### Data supplied
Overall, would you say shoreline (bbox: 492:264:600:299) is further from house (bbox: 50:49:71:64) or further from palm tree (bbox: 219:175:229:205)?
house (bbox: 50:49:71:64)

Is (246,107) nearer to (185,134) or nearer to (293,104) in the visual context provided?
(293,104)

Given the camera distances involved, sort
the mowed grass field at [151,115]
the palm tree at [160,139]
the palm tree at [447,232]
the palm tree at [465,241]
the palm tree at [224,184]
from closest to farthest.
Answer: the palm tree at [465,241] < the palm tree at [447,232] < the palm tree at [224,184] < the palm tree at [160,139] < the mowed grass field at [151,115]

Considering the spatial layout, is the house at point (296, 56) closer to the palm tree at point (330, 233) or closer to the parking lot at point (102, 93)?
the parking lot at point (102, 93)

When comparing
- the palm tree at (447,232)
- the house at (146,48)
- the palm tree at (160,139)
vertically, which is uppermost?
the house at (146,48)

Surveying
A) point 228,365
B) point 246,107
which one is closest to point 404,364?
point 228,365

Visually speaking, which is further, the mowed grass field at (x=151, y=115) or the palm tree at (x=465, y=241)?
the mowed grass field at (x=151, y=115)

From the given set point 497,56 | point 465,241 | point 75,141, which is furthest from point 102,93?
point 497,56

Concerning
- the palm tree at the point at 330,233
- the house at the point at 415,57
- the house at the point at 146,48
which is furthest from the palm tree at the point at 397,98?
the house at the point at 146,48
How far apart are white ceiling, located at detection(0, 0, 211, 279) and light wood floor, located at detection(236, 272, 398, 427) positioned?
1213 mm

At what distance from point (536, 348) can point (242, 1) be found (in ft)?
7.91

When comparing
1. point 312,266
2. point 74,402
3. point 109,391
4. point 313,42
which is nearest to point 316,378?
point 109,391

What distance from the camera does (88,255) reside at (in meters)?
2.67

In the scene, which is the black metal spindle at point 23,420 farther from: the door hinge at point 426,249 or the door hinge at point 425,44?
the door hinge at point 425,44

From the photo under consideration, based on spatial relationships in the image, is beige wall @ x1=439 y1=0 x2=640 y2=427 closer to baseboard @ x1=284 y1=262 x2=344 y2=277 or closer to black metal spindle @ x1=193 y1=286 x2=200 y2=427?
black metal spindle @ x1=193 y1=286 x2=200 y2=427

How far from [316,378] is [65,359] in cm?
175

### Your instructions
Print all of the lines above verbatim, from the first through the last.

### Task answer
Overall, would you say shoreline (bbox: 492:264:600:299) is further from house (bbox: 50:49:71:64) or further from palm tree (bbox: 219:175:229:205)?
house (bbox: 50:49:71:64)

Is (246,107) nearer to (185,134) or nearer to (293,104) in the visual context provided?
(293,104)

Given the camera distances involved, sort
the mowed grass field at [151,115]
the palm tree at [160,139]
the palm tree at [447,232]
the palm tree at [465,241]
the palm tree at [224,184]
from closest to farthest.
Answer: the palm tree at [465,241] < the palm tree at [447,232] < the palm tree at [224,184] < the palm tree at [160,139] < the mowed grass field at [151,115]

Considering the spatial layout, is the house at point (296, 56) closer to the palm tree at point (330, 233) or closer to the parking lot at point (102, 93)?
the parking lot at point (102, 93)

When comparing
- the palm tree at (447,232)
- the house at (146,48)
- the palm tree at (160,139)
vertically, which is uppermost?
the house at (146,48)

Surveying
A) point 228,365
B) point 246,107
which one is closest to point 404,364?
point 228,365

Visually speaking, which is further, the mowed grass field at (x=151, y=115) or the palm tree at (x=465, y=241)?
the mowed grass field at (x=151, y=115)

From the given set point 497,56 | point 465,241 | point 75,141, which is furthest from point 102,93?
point 497,56

Concerning
- the palm tree at the point at 330,233
- the house at the point at 415,57
- the house at the point at 146,48
which is furthest from the palm tree at the point at 397,98?
the house at the point at 146,48
How far apart are white ceiling, located at detection(0, 0, 211, 279) and light wood floor, located at detection(236, 272, 398, 427) positioned?
1213 mm

At what distance from point (536, 348) can point (242, 1) be found (in ft)?
7.91

When comparing
1. point 312,266
2. point 74,402
3. point 109,391
4. point 313,42
which is nearest to point 316,378?
point 109,391

What distance from the camera does (88,255) reside at (in meters)?
2.67

In the scene, which is the black metal spindle at point 23,420 farther from: the door hinge at point 426,249 or the door hinge at point 425,44?
the door hinge at point 425,44

From the photo under consideration, based on spatial relationships in the image, is beige wall @ x1=439 y1=0 x2=640 y2=427 closer to baseboard @ x1=284 y1=262 x2=344 y2=277 or closer to black metal spindle @ x1=193 y1=286 x2=200 y2=427?
black metal spindle @ x1=193 y1=286 x2=200 y2=427

How far from [316,378] is [65,359] in cm?
175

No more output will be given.